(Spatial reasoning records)
>>>>>

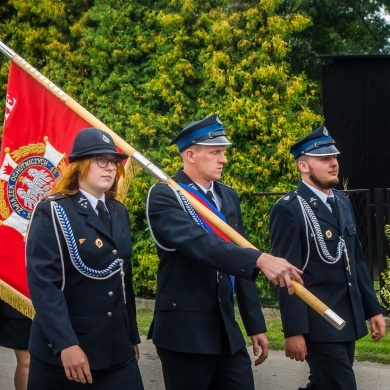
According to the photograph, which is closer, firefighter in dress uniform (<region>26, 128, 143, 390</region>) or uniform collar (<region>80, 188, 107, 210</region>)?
firefighter in dress uniform (<region>26, 128, 143, 390</region>)

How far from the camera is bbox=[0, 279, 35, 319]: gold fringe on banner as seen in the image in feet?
18.6

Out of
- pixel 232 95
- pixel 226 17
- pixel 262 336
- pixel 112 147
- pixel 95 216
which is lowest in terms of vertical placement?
pixel 262 336

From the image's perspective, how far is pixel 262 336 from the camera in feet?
16.3

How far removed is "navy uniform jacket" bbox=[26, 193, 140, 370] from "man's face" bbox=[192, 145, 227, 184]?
2.00 ft

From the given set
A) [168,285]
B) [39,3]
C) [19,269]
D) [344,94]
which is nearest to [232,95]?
[39,3]

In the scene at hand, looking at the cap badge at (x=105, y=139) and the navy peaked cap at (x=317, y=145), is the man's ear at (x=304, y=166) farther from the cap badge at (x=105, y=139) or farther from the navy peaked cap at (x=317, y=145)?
the cap badge at (x=105, y=139)

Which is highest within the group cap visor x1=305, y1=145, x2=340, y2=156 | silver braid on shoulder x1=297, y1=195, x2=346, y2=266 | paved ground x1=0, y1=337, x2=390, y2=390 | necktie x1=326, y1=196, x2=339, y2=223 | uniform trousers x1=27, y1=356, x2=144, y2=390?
cap visor x1=305, y1=145, x2=340, y2=156

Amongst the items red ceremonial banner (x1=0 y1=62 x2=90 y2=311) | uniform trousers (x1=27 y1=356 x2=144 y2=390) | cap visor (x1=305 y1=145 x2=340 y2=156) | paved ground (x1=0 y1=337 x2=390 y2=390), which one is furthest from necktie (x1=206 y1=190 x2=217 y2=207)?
paved ground (x1=0 y1=337 x2=390 y2=390)

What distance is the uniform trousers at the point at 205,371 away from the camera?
15.6ft

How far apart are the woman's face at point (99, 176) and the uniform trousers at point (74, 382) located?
778 millimetres

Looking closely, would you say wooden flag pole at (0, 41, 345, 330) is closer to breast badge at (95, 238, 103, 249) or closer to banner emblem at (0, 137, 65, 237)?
banner emblem at (0, 137, 65, 237)

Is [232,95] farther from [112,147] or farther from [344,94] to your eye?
[112,147]

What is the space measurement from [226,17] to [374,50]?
37.0 ft

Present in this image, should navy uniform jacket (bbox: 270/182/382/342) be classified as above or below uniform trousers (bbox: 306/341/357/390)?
above
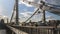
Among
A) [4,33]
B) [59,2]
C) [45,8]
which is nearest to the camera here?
[4,33]

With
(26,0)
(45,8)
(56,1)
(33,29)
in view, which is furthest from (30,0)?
(33,29)

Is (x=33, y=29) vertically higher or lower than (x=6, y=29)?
lower

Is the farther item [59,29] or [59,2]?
[59,2]

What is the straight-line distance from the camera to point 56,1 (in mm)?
17609

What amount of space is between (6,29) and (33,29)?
2712 millimetres

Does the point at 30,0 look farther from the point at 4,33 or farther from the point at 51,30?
the point at 4,33

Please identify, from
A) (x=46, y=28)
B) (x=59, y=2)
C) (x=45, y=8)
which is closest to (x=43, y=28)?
(x=46, y=28)

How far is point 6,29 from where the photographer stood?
5.29 m

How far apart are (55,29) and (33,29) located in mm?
1247

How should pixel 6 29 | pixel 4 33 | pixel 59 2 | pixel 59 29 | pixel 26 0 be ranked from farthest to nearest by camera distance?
1. pixel 26 0
2. pixel 59 2
3. pixel 59 29
4. pixel 6 29
5. pixel 4 33

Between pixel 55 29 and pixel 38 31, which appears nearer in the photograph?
pixel 55 29

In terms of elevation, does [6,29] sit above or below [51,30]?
above

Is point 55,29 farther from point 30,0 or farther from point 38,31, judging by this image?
point 30,0

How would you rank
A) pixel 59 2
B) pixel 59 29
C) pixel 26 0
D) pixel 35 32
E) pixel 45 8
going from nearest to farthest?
pixel 59 29 < pixel 35 32 < pixel 45 8 < pixel 59 2 < pixel 26 0
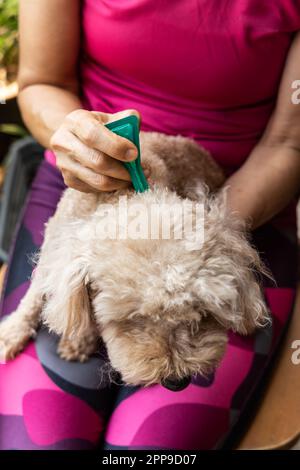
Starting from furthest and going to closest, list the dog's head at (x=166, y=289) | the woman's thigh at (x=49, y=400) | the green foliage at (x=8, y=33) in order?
the green foliage at (x=8, y=33), the woman's thigh at (x=49, y=400), the dog's head at (x=166, y=289)

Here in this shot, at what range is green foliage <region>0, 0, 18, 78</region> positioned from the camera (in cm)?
115

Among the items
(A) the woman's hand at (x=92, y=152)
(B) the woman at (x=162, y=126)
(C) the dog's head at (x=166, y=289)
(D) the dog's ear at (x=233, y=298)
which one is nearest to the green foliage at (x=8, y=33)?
(B) the woman at (x=162, y=126)

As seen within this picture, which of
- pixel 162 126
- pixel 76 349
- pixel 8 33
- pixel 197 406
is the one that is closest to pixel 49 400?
pixel 76 349

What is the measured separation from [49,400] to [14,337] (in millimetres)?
136

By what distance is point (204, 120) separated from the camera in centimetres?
89

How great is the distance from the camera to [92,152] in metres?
0.63

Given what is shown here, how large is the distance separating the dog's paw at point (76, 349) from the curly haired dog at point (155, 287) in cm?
9

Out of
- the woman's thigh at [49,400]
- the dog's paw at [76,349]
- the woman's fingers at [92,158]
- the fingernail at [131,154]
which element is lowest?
the woman's thigh at [49,400]

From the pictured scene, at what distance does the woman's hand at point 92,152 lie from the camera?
0.60m

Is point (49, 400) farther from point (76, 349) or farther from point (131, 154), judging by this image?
point (131, 154)

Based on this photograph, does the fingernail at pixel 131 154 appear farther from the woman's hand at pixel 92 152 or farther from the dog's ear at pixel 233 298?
the dog's ear at pixel 233 298

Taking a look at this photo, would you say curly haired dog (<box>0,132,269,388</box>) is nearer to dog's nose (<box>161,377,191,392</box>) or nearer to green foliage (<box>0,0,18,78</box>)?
dog's nose (<box>161,377,191,392</box>)

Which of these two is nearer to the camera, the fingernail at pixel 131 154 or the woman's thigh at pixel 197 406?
the fingernail at pixel 131 154

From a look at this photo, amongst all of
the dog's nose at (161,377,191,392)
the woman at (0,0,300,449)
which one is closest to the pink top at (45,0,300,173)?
the woman at (0,0,300,449)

<<<<<

**Short exercise**
Drop the images and repeat the data exactly.

**Solution to this exercise**
According to the photograph, which is closer, firefighter in dress uniform (<region>26, 128, 143, 390</region>) or uniform collar (<region>80, 188, 107, 210</region>)?
firefighter in dress uniform (<region>26, 128, 143, 390</region>)

How far from the camera is bbox=[0, 279, 35, 319]: gold fringe on banner as seen in the image in feet?
18.6

Out of
- pixel 232 95
- pixel 226 17
- pixel 262 336
- pixel 112 147
- pixel 95 216
which is lowest in terms of vertical placement?
pixel 262 336

From the image's perspective, how far is pixel 262 336 from the camera in feet?
16.3

How far removed is "navy uniform jacket" bbox=[26, 193, 140, 370] from "man's face" bbox=[192, 145, 227, 184]?
2.00 ft

From the given set
A) [168,285]
B) [39,3]
C) [19,269]
D) [344,94]
which is nearest to [232,95]?
[39,3]

In the scene at hand, looking at the cap badge at (x=105, y=139) and the navy peaked cap at (x=317, y=145), is the man's ear at (x=304, y=166) farther from the cap badge at (x=105, y=139) or farther from the navy peaked cap at (x=317, y=145)?
the cap badge at (x=105, y=139)

Which is highest within the group cap visor x1=305, y1=145, x2=340, y2=156 | silver braid on shoulder x1=297, y1=195, x2=346, y2=266 | paved ground x1=0, y1=337, x2=390, y2=390 | necktie x1=326, y1=196, x2=339, y2=223 | uniform trousers x1=27, y1=356, x2=144, y2=390?
cap visor x1=305, y1=145, x2=340, y2=156

Amongst the items red ceremonial banner (x1=0 y1=62 x2=90 y2=311) | uniform trousers (x1=27 y1=356 x2=144 y2=390) | cap visor (x1=305 y1=145 x2=340 y2=156) | paved ground (x1=0 y1=337 x2=390 y2=390), which one is furthest from necktie (x1=206 y1=190 x2=217 y2=207)?
paved ground (x1=0 y1=337 x2=390 y2=390)

What distance is the uniform trousers at the point at 205,371 away from the camera?
15.6ft

How far apart are the woman's face at point (99, 176) and the uniform trousers at point (74, 382) located?
778 millimetres

Looking closely, would you say wooden flag pole at (0, 41, 345, 330) is closer to breast badge at (95, 238, 103, 249) or closer to banner emblem at (0, 137, 65, 237)?
banner emblem at (0, 137, 65, 237)

Is [232,95] farther from [112,147] or farther from [344,94] to your eye?
[112,147]

What is the space measurement from [226,17] to [374,50]?
37.0 ft

Present in this image, should navy uniform jacket (bbox: 270/182/382/342) be classified as above or below uniform trousers (bbox: 306/341/357/390)?
above
Among
A) [4,33]
B) [59,2]
C) [45,8]
which is nearest to the camera here?
[4,33]

With
(26,0)
(45,8)
(56,1)
(33,29)
in view, which is furthest from (30,0)?
(33,29)

Is (x=33, y=29) vertically higher or lower than (x=6, y=29)?
lower

Is the farther item [59,29] or [59,2]?
[59,2]

What is the straight-line distance from the camera to point 56,1 (in mm)?
17609

What amount of space is between (6,29) and (33,29)?
2712 millimetres

Does the point at 30,0 look farther from the point at 4,33 or farther from the point at 51,30?
the point at 4,33

Please identify, from
A) (x=46, y=28)
B) (x=59, y=2)
C) (x=45, y=8)
which is closest to (x=43, y=28)?
(x=46, y=28)

How far is point 6,29 from where the photographer stood?
5.29 m

How far apart are (55,29) and (33,29) located in mm?
1247

How should pixel 6 29 | pixel 4 33 | pixel 59 2 | pixel 59 29 | pixel 26 0 be ranked from farthest to nearest by camera distance?
1. pixel 26 0
2. pixel 59 2
3. pixel 59 29
4. pixel 6 29
5. pixel 4 33

Between pixel 55 29 and pixel 38 31, which appears nearer in the photograph?
pixel 55 29

In terms of elevation, does [6,29] sit above or below [51,30]?
above

Is point 55,29 farther from point 30,0 or farther from point 38,31, judging by this image?
point 30,0

How would you rank
A) pixel 59 2
B) pixel 59 29
C) pixel 26 0
D) pixel 35 32
E) pixel 45 8
going from nearest to farthest?
pixel 59 29 < pixel 35 32 < pixel 45 8 < pixel 59 2 < pixel 26 0
Starting from furthest and going to closest, list the dog's head at (x=166, y=289) | the woman's thigh at (x=49, y=400) | the green foliage at (x=8, y=33) in order?
the green foliage at (x=8, y=33), the woman's thigh at (x=49, y=400), the dog's head at (x=166, y=289)

Here in this shot, at what range is green foliage <region>0, 0, 18, 78</region> positioned from the camera (in cm)?
115

Among the items
(A) the woman's hand at (x=92, y=152)
(B) the woman at (x=162, y=126)
(C) the dog's head at (x=166, y=289)
(D) the dog's ear at (x=233, y=298)
which one is nearest to the green foliage at (x=8, y=33)?
(B) the woman at (x=162, y=126)

As seen within this picture, which of
- pixel 162 126
- pixel 76 349
- pixel 8 33
- pixel 197 406
is the one that is closest to pixel 49 400?
pixel 76 349

What is the measured separation from [49,400] to [14,337] (in millimetres)?
136

By what distance is point (204, 120) separated from the camera in centimetres?
89

How great is the distance from the camera to [92,152] in metres?
0.63

Given what is shown here, how large is the distance separating the dog's paw at point (76, 349) from the curly haired dog at point (155, 287) in cm?
9

Out of
- the woman's thigh at [49,400]
- the dog's paw at [76,349]
- the woman's fingers at [92,158]
- the fingernail at [131,154]
which element is lowest?
the woman's thigh at [49,400]

From the pictured scene, at what distance does the woman's hand at point 92,152 lie from the camera?
0.60m

Is point (49, 400) farther from point (76, 349) or farther from point (131, 154), judging by this image?
point (131, 154)

Based on this photograph, does the fingernail at pixel 131 154 appear farther from the woman's hand at pixel 92 152 or farther from the dog's ear at pixel 233 298?
the dog's ear at pixel 233 298

Taking a look at this photo, would you say curly haired dog (<box>0,132,269,388</box>) is nearer to dog's nose (<box>161,377,191,392</box>) or nearer to green foliage (<box>0,0,18,78</box>)?
dog's nose (<box>161,377,191,392</box>)

Which of these two is nearer to the camera, the fingernail at pixel 131 154 or the woman's thigh at pixel 197 406?
the fingernail at pixel 131 154

From a look at this photo, amongst all of
the dog's nose at (161,377,191,392)
the woman at (0,0,300,449)
which one is closest to the pink top at (45,0,300,173)?
the woman at (0,0,300,449)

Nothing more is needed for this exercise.